ABOUT THIS EXERCISE> Extract every caption line from the material below word for word, leaving out the pictures.
(DATA EXTRACTS Opens)
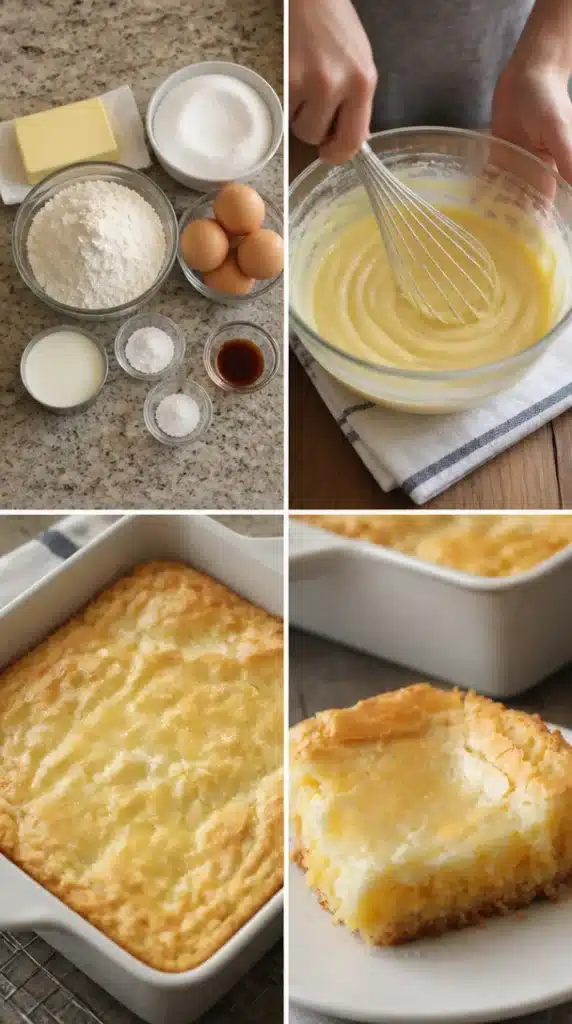 Gluten Free French Butter Cake with rich texture and buttery flavor
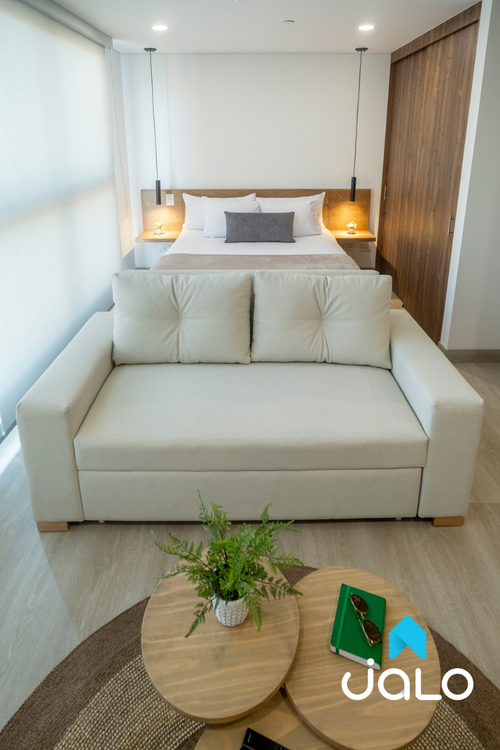 Apartamento de 1 alcoba en arriendo en Laureles, Medellín, 49 m² · foto 2 de 17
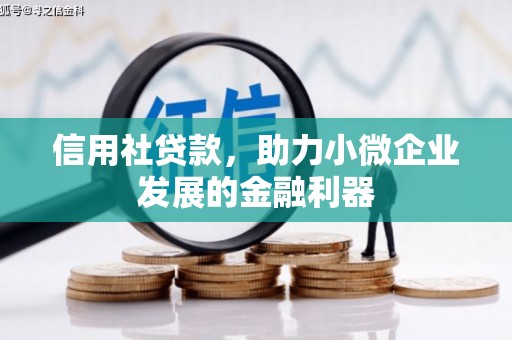 竹东信用社贷款，助力小微企业发展的金融利器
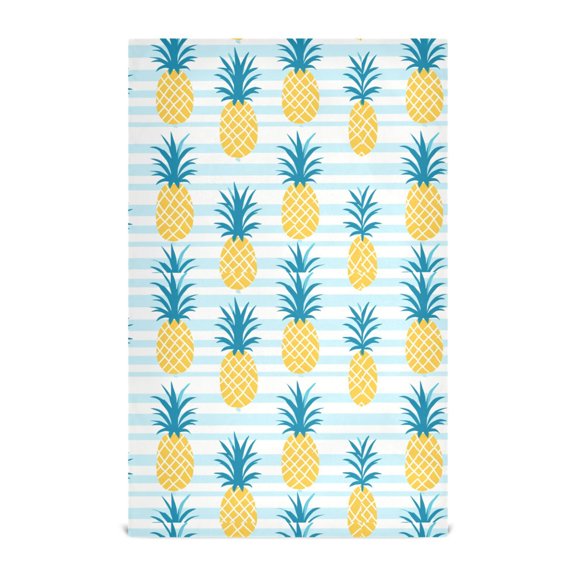 Pineapple Pattern Kitchen Towels Waffle Weave Decorative Tea Towels Multi Use Dishcloths 28x18in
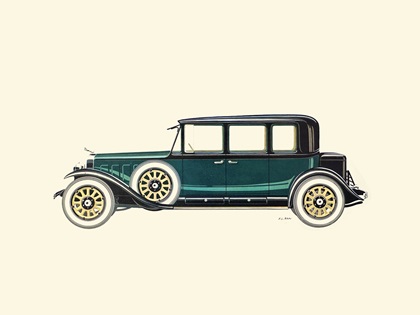 1928 Lincoln Eight-Cylinder Limousine – Illustrated by Fabio Luigi Rapi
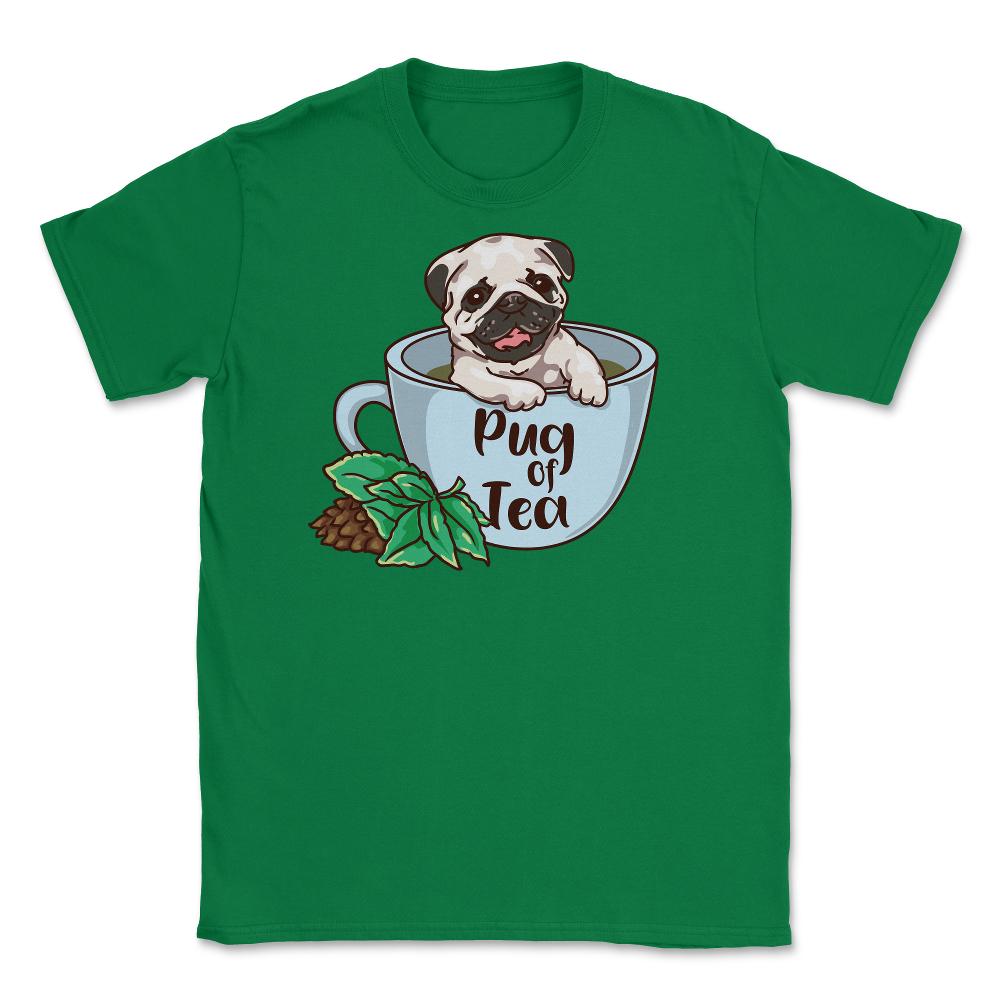 Pug Of Tea Funny Pug Inside A Tea Cup Pun Dog Lover print Unisex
(DATA EXTRACTS Closes)
ANSWER SPACE>
 Gluten Free French Butter Cake with rich texture and buttery flavor
 Apartamento de 1 alcoba en arriendo en Laureles, Medellín, 49 m² · foto 2 de 17
 竹东信用社贷款，助力小微企业发展的金融利器
 Pineapple Pattern Kitchen Towels Waffle Weave Decorative Tea Towels Multi Use Dishcloths 28x18in
 1928 Lincoln Eight-Cylinder Limousine – Illustrated by Fabio Luigi Rapi
 Pug Of Tea Funny Pug Inside A Tea Cup Pun Dog Lover print Unisex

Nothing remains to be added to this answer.